● **STUDY QUESTIONS**
(A) Update the open fractures text by rewriting it between "Open fractures of" and "of open fractures.", inclusive, and replacing "biofilm formation" with "bacterial colonization".
(B) Please state how many patients Pollak et al evaluated, according to the open fractures text.

START SOURCE DOCUMENT

Open fractures of the lower extremity are severe orthopaedic injuries with increased risks for infection and nonunion. A multitude of factors such as severity of injury and host factors influence the incidence of infection.[1,2] Due to extensive soft tissue trauma and degree of contamination, bacteria can penetrate the damaged skin barrier and adhere to nonviable tissue or fixation devices. Subsequently, biofilm formation makes these infections very difficult to treat. These infections in the setting of open fractures have an increased socioeconomic cost burden for all involved. Therefore, the utilization of antibiotics in this clinical setting is now widely recommended to combat the risks of fracture-related infections. This review aims to delineate the evidence for various aspects of this antibiotic utilization in the setting of open fractures.
2 Time to surgical debridement
Historically, it was widely accepted that emergent debridement of open fractures was essential for improving outcomes. The 6-hour rule had been frequently utilized as it was believed to reduce infection and nonunion rates. Despite questionable initial evidence, the rule recommended that open fractures be operatively debrided within 6 hours from the time of the injury.
Pollak et al evaluated 315 patients with lower extremity open fractures to assess the relationship between time to surgical debridement and incidence of infection. They found that time from injury to initial operative debridement was not associated with infection risk. Meanwhile, time from injury to admission at trauma center was found to be an independent predictor of the likelihood of infection. This finding likely demonstrates the importance of early antibiotic coverage rather than time to surgical debridement.
A systematic review subsequently assessed the 6-hour rule in relation to infection and nonunion rates. Three hundred sixty-five patients across 3 studies were included in this study. It was determined that judicious delays greater than 6 hours to operative debridement do not result in a statistically significant difference in infection, nonunion, and perioperative morbidity rates.
Hendrickson et al further expanded the time interval to 12 hours in their multicenter retrospective review of Gustilo-Anderson Grade 3B open tibia fractures. The overall deep infection rate within the 116 fractures included was only 5.2%. They identified no significant difference in incidence of infection whether initial debridement occurred prior to or after 12 hours post-time of injury. Weber et al completed a prospective cohort study of 736 patients with open fractures and found that infection was actually associated with increasing Gustilo grade or tibia/fibula fractures (as opposed to upper limb) and not time to surgery or antibiotics. However, the majority of patients did receive antibiotics within 3 hours of injury and therefore, this finding may not be surprising. Furthermore, the same prospective cohort was analyzed to assess for factors associated with the development of nonunion or delayed healing. Deep infection (OR = 12.75; 95% CI 6.07– 26.8), smoking (OR = 1.73; 95% CI 1.09–2.76), and Gustilo 3A fractures (OR = 2.49; 95% CI 1.30–4.78) were strongly associated with nonunion.

END SOURCE DOCUMENT
START LISTED RECORDS

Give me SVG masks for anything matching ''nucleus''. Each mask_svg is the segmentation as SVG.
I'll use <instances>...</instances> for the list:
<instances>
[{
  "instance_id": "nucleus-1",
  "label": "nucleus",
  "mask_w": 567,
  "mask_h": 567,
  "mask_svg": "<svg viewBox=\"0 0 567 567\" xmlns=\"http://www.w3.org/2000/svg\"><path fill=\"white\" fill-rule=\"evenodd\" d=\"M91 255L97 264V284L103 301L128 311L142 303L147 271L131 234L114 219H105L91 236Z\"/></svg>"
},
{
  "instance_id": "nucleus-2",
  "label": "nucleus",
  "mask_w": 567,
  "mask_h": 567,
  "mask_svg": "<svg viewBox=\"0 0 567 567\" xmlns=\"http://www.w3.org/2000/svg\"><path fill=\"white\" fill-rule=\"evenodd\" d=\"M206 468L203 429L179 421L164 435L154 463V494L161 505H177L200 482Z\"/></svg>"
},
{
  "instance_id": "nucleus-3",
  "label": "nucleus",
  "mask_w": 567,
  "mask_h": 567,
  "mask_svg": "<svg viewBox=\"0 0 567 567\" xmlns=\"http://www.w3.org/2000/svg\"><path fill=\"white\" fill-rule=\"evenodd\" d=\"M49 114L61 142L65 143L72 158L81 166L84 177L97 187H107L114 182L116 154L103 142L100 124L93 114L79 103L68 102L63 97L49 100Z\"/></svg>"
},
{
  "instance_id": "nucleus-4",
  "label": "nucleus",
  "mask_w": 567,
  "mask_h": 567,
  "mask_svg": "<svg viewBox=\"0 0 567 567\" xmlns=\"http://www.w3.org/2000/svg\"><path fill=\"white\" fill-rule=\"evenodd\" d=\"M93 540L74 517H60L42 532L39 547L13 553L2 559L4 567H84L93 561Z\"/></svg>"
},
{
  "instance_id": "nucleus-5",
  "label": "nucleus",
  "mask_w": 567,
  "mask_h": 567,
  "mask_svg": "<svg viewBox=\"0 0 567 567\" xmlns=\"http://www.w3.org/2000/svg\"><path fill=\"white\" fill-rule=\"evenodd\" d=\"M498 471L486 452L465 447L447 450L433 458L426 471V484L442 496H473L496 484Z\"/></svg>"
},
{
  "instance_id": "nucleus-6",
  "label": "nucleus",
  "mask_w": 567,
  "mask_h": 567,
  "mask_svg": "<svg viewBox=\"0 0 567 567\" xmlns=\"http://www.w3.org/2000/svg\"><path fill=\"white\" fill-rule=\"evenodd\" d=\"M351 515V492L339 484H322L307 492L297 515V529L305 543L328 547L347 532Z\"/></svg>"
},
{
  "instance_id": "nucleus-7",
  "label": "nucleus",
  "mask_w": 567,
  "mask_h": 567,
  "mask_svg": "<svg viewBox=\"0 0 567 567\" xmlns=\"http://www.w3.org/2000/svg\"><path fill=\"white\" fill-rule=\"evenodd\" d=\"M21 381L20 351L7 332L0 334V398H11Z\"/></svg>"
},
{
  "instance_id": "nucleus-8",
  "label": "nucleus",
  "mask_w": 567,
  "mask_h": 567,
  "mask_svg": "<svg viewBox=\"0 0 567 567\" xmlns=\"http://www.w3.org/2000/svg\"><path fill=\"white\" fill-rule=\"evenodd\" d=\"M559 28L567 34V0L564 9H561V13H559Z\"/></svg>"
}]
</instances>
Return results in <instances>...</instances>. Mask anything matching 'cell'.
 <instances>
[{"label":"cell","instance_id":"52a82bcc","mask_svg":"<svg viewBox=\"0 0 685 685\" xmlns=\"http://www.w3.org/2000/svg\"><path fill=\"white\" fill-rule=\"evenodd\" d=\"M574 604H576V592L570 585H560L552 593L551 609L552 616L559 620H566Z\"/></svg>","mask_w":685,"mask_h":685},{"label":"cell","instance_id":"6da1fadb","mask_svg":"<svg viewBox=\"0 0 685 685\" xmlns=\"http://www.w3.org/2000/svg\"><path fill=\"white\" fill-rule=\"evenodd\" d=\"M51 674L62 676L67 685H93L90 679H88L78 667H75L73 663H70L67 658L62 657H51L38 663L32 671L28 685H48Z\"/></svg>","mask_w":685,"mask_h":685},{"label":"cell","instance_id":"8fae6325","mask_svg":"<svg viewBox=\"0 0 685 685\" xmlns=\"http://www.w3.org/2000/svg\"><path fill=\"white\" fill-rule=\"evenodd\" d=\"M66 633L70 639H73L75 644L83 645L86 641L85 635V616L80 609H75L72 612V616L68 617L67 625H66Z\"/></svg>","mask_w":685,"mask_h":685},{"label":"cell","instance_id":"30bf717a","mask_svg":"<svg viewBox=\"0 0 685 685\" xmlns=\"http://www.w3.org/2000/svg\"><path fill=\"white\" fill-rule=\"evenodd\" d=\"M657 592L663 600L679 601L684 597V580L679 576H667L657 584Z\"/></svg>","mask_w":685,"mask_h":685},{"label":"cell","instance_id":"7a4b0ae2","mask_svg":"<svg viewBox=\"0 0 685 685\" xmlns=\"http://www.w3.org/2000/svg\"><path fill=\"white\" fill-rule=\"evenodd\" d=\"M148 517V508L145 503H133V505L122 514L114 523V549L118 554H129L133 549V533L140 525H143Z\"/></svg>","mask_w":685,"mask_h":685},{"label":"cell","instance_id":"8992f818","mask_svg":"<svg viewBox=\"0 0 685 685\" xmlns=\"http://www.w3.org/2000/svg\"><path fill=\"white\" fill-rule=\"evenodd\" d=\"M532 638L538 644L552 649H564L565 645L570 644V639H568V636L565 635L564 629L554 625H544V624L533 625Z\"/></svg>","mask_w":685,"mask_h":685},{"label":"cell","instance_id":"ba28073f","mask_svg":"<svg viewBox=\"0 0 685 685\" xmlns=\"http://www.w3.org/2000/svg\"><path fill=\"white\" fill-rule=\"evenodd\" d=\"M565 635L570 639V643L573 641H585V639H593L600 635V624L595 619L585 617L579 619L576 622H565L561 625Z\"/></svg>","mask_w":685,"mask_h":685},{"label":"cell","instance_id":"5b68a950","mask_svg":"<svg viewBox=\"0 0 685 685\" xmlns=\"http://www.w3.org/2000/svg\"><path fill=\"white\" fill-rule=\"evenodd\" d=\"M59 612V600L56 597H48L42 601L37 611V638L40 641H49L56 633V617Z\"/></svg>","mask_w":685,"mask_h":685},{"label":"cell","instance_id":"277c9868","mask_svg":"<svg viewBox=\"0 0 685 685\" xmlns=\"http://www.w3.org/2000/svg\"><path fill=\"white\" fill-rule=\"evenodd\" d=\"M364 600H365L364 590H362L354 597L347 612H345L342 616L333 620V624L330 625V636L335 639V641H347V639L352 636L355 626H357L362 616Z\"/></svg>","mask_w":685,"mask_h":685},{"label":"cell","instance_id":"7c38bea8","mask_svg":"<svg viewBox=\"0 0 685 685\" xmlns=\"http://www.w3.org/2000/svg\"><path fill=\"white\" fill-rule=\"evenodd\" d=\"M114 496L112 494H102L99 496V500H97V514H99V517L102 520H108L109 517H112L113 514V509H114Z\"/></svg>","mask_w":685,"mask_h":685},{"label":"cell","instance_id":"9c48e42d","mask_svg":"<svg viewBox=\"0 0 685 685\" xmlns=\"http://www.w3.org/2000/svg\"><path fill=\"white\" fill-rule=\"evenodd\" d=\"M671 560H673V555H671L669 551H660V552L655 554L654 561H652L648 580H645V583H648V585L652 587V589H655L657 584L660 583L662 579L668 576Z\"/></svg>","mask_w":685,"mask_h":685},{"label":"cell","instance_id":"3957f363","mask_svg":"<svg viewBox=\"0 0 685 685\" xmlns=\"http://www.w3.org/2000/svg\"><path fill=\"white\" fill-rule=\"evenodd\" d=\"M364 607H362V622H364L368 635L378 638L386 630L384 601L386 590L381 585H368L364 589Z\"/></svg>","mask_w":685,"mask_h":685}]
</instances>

END LISTED RECORDS

● **SOLUTIONS PER TASK**
(A)
Open fractures of the lower extremity are severe orthopaedic injuries with increased risks for infection and nonunion. A multitude of factors such as severity of injury and host factors influence the incidence of infection.[1,2] Due to extensive soft tissue trauma and degree of contamination, bacteria can penetrate the damaged skin barrier and adhere to nonviable tissue or fixation devices. Subsequently, bacterial colonization makes these infections very difficult to treat. These infections in the setting of open fractures have an increased socioeconomic cost burden for all involved. Therefore, the utilization of antibiotics in this clinical setting is now widely recommended to combat the risks of fracture-related infections. This review aims to delineate the evidence for various aspects of this antibiotic utilization in the setting of open fractures.

(B) 315 patients with lower extremity open fractures.